**WHAT YOU WILL DO**: Give the data again in full, without pictures.
─── DATA TO PROCESS ───
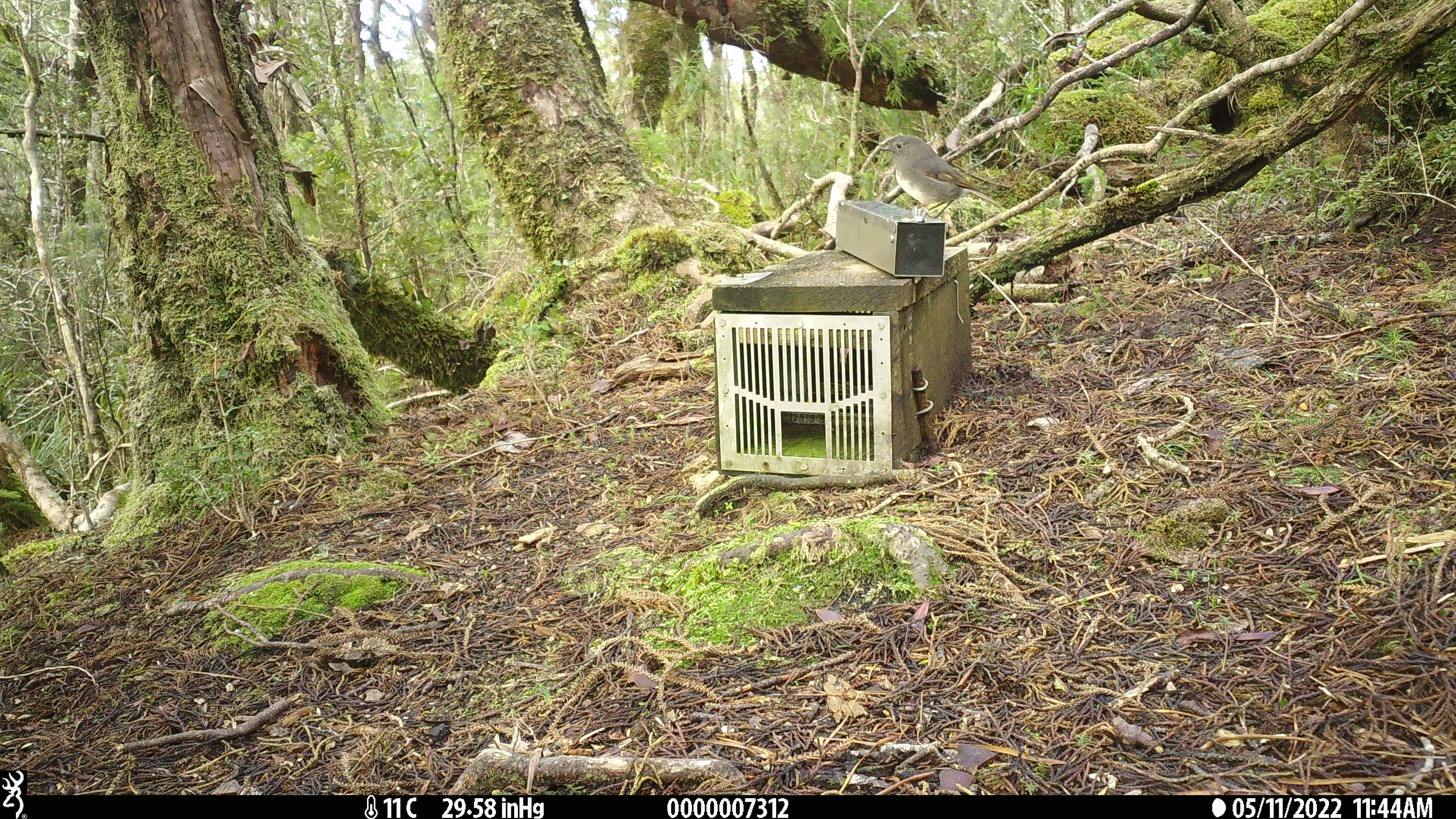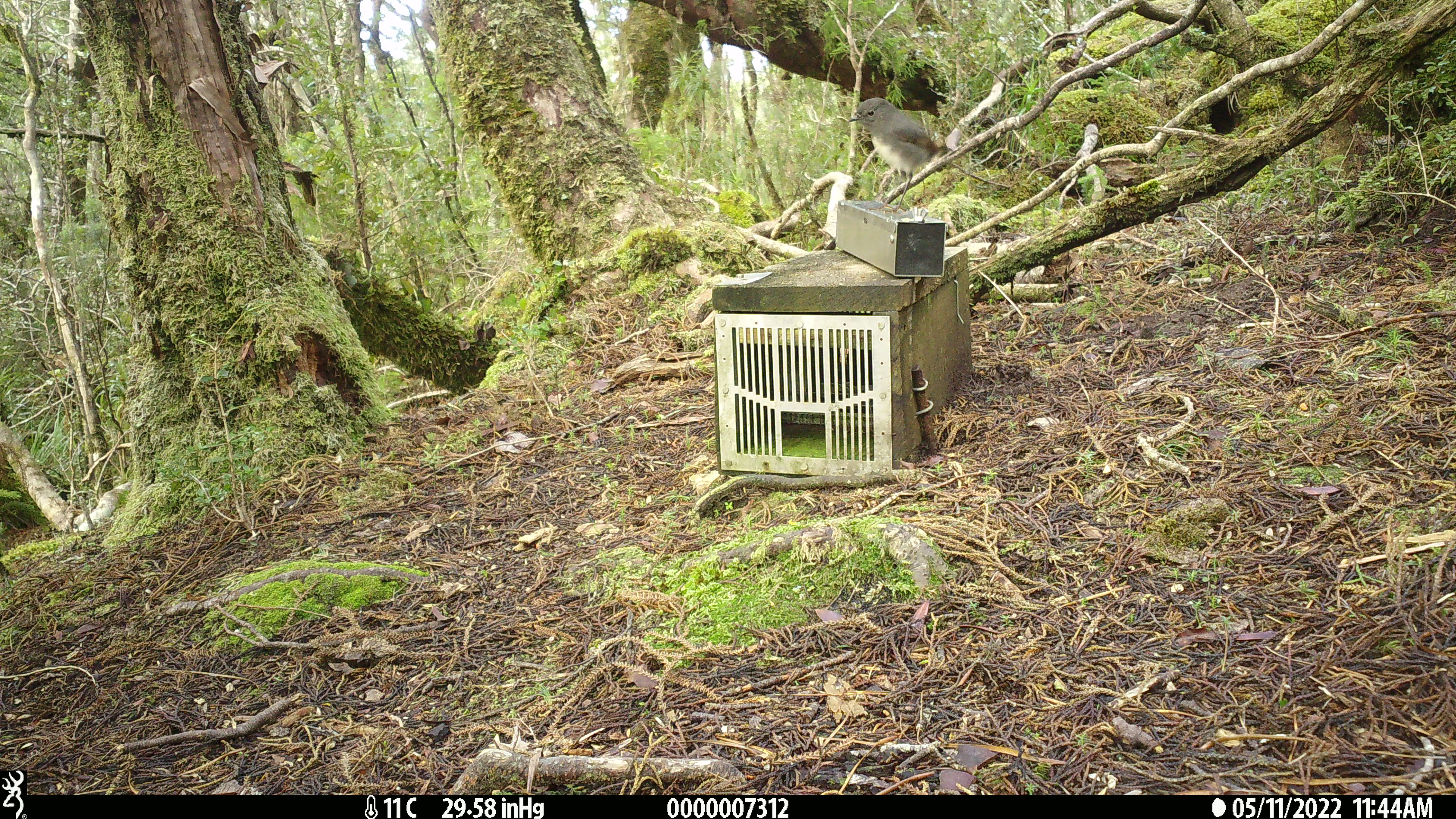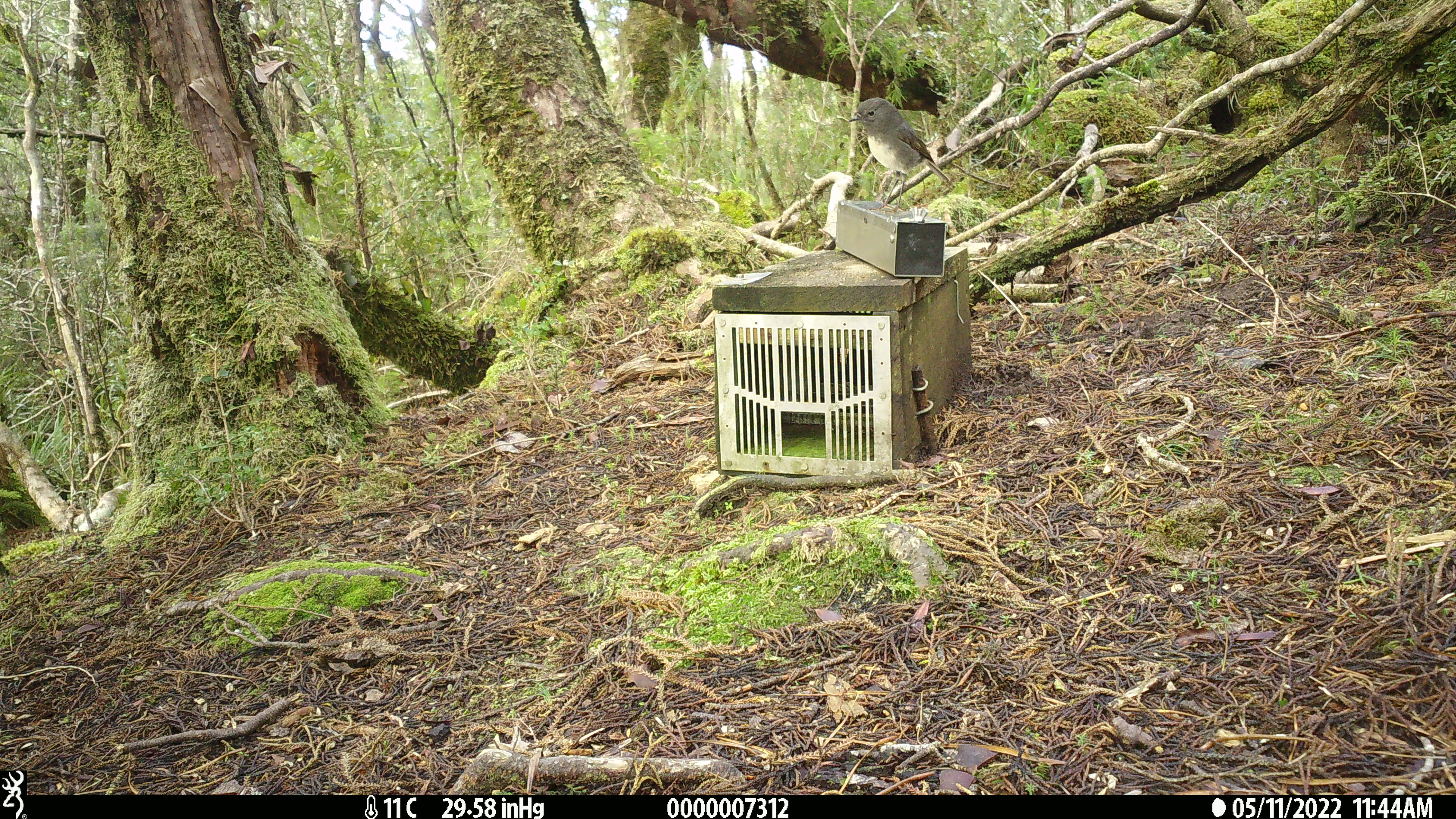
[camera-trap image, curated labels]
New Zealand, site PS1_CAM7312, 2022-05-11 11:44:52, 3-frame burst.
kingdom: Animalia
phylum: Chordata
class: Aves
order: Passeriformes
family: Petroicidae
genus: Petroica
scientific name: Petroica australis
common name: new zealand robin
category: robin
───
**SOLUTION FOR THIS EXERCISE**:
[camera-trap image, curated labels]
New Zealand, site PS1_CAM7312, 2022-05-11 11:44:52, 3-frame burst.
kingdom: Animalia
phylum: Chordata
class: Aves
order: Passeriformes
family: Petroicidae
genus: Petroica
scientific name: Petroica australis
common name: new zealand robin
category: robin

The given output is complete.